Женщина отстегнет ремень безопасности, вытолкнет ногами покореженную дверь и размеренными движениями выберется из разбитой машины на снег... Она несколько раз попытается поднять правую руку, чтобы стряхнуть с себя осколки и поправить растрепанные волосы, но рука не двинется и обмякнет, как флаг в дни траурные и мрачные. Она несколько раз окликнет мужчину по имени. Он попросит немногого ― сигарету и огня. Женщина вытащит из растерзанной машины поблескивающую черную сумку и станет вываливать все содержимое наземь. Вскоре она найдет смятую пачку, левой рукой, той, что останется целой, чиркнет зажигалкой и прикурит, опустится на колени и даст мужчине затянуться из своих рук.

― Ты простишь меня? Я же просто хотела быть рядом... Пусть даже так... ― шепнет она, глотая слезы и промакивая рукавом их ручьи на бледных щеках.

Она будет повторять слово «прости» как скороговорку, как католические литании, как алфавит в первом классе, пока нижняя губа не задрожит от холода и ужаса. Мужчина улыбнется и, взяв за ледяную ладонь, притянет девушку к себе. Она еще раз прошепчет «прости», а потом ляжет в длинной шубе из шиншиллы в грязное дорожное месиво из снега и соли, коснется его прохладных губ с привкусом крови, далекого кофе и сигарет.

И они будут целоваться до приезда скорой. В голове будут крутиться слова из фильма «Богиня»: «Любовь ― это не мясо, но что-то кровавое». Мужчина поясницей растопит снег, а заодно и сердце одной из двух девочек, встретившихся взглядом в высотке на Котельнической набережной.

Другая же... будет лежать на горчичного цвета софе с потертыми оборками и шатающейся спинкой, листать раритетное издание «Христос и Антихрист» Мережковского. Но где окажется Сабина, а где Катя, определит жребий... Им судьбой заложены увесистые камни и преграды на извилистой тропе под названием М7, и на потрескавшемся асфальте детским почерком выгравировано: «Палач и жертва. Жертва и палач».

М1. Мечты

Мечты наших родителей: несбывшиеся

1985–1991

В том тоталитарно-наивном мире правила партия, цензура и джинсы Levi’s. Еще не играл «Ласковый май». И постоянно рождались дети, а сам демографический бум начала восьмидесятых походил на бравый марш молодых матерей под Ricchi e Poveri. В восьмидесятые Екатерины не называли себя «Кейт» и «Кати», а имя Емельян звучало гордо, да и сама жизнь еще не укладывалась в пластмассовую коробочку с экраном и встроенным модемом.
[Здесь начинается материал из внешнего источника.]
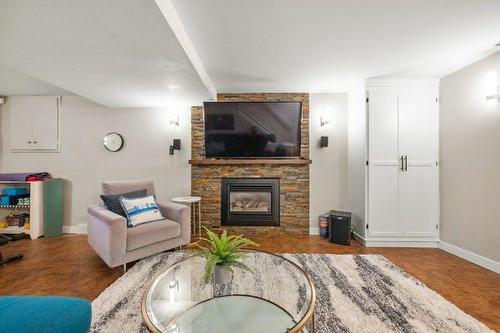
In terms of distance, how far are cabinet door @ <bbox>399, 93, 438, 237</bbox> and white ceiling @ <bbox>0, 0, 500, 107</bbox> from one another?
423 mm

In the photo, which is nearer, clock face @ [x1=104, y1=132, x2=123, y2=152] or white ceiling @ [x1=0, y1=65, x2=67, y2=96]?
white ceiling @ [x1=0, y1=65, x2=67, y2=96]

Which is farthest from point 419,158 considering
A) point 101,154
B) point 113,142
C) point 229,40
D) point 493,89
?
point 101,154

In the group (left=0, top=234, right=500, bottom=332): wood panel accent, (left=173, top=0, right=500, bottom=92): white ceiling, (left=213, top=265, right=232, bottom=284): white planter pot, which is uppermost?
(left=173, top=0, right=500, bottom=92): white ceiling

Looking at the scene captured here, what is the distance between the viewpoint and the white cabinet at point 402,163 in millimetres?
2963

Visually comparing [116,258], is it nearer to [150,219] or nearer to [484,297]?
[150,219]

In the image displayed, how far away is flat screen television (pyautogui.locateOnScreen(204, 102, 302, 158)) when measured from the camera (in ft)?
11.1

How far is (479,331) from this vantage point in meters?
1.47

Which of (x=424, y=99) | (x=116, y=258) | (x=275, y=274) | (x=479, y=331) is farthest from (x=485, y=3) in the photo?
(x=116, y=258)

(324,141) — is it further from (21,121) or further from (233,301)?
(21,121)

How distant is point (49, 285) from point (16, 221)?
7.80 ft

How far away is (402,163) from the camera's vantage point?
2.98 m

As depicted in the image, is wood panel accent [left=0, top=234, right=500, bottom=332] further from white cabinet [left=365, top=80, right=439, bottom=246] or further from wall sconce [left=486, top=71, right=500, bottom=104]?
wall sconce [left=486, top=71, right=500, bottom=104]

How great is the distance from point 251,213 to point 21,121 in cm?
421

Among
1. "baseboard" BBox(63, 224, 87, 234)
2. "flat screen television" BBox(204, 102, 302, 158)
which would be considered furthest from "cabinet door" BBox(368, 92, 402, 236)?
"baseboard" BBox(63, 224, 87, 234)
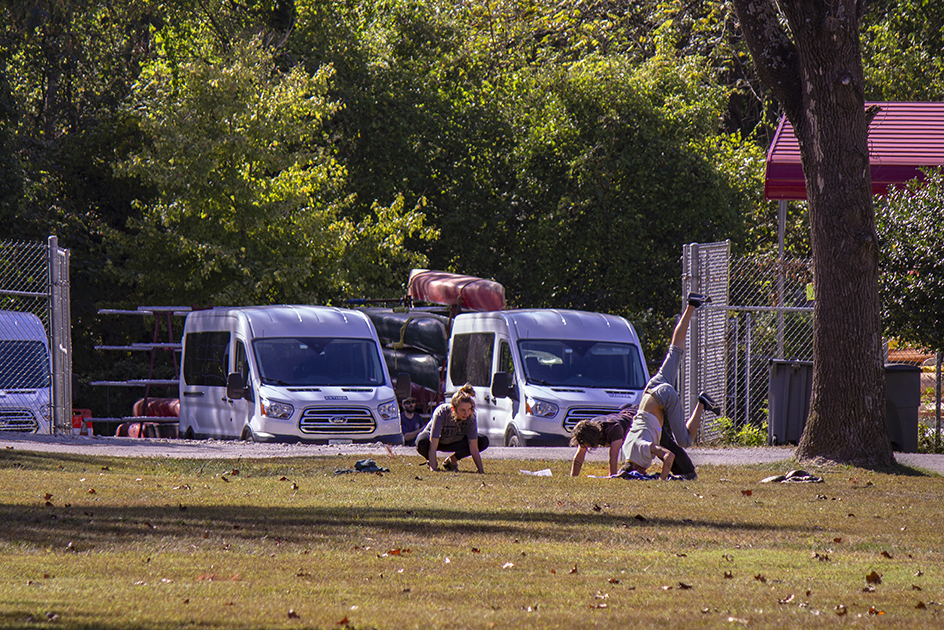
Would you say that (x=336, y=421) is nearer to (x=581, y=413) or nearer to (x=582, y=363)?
(x=581, y=413)

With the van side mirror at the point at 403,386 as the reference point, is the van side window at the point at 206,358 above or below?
above

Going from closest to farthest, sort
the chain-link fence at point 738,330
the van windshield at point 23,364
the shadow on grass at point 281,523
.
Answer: the shadow on grass at point 281,523
the chain-link fence at point 738,330
the van windshield at point 23,364

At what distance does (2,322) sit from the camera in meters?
20.7

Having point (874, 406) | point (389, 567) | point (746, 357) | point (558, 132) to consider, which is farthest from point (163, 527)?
point (558, 132)

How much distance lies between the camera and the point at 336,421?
18078 millimetres

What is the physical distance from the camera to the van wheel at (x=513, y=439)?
17812 mm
Катя Григорьева родилась в хорошей добропорядочной семье с корнями, фамильным достоянием, дедом-академиком по отцовской линии. Сейчас ее даже по паспорту зовут Кати Григ, а о семье и происхождении она никому не рассказывает. Говорит, что одна у мамы. И мама у нее одна. Как они вдвоем смогли за четверть века растерять семью? Ведь все так хорошо начиналось. Приветливый кумачовый флаг с серпом и молотом и халявные поездки в санаторий «Морская жемчужина» в Юрмале, сосны, окаймленные янтарем, журнал «Иностранная литература» и маленький ребенок. Мать Кати была счастлива. Они с мужем мечтали поменять свою комнату в коммуналке на Таганке, где ютились с бабушкой Кати, на полученную от государства небольшую квартиру в Балашихе или Люберцах. Отдать ребенка в только построенный из бело-голубых панельных блоков детский сад ― такой же, как сотни и сотни тысяч соседних. Потом в школу ― панельную пятиэтажку, как и во всех дворах. И дать все то важное и обязательное, о чем печатали в газете «Советская культура». Виной тому пропаганда теории равенства и единства.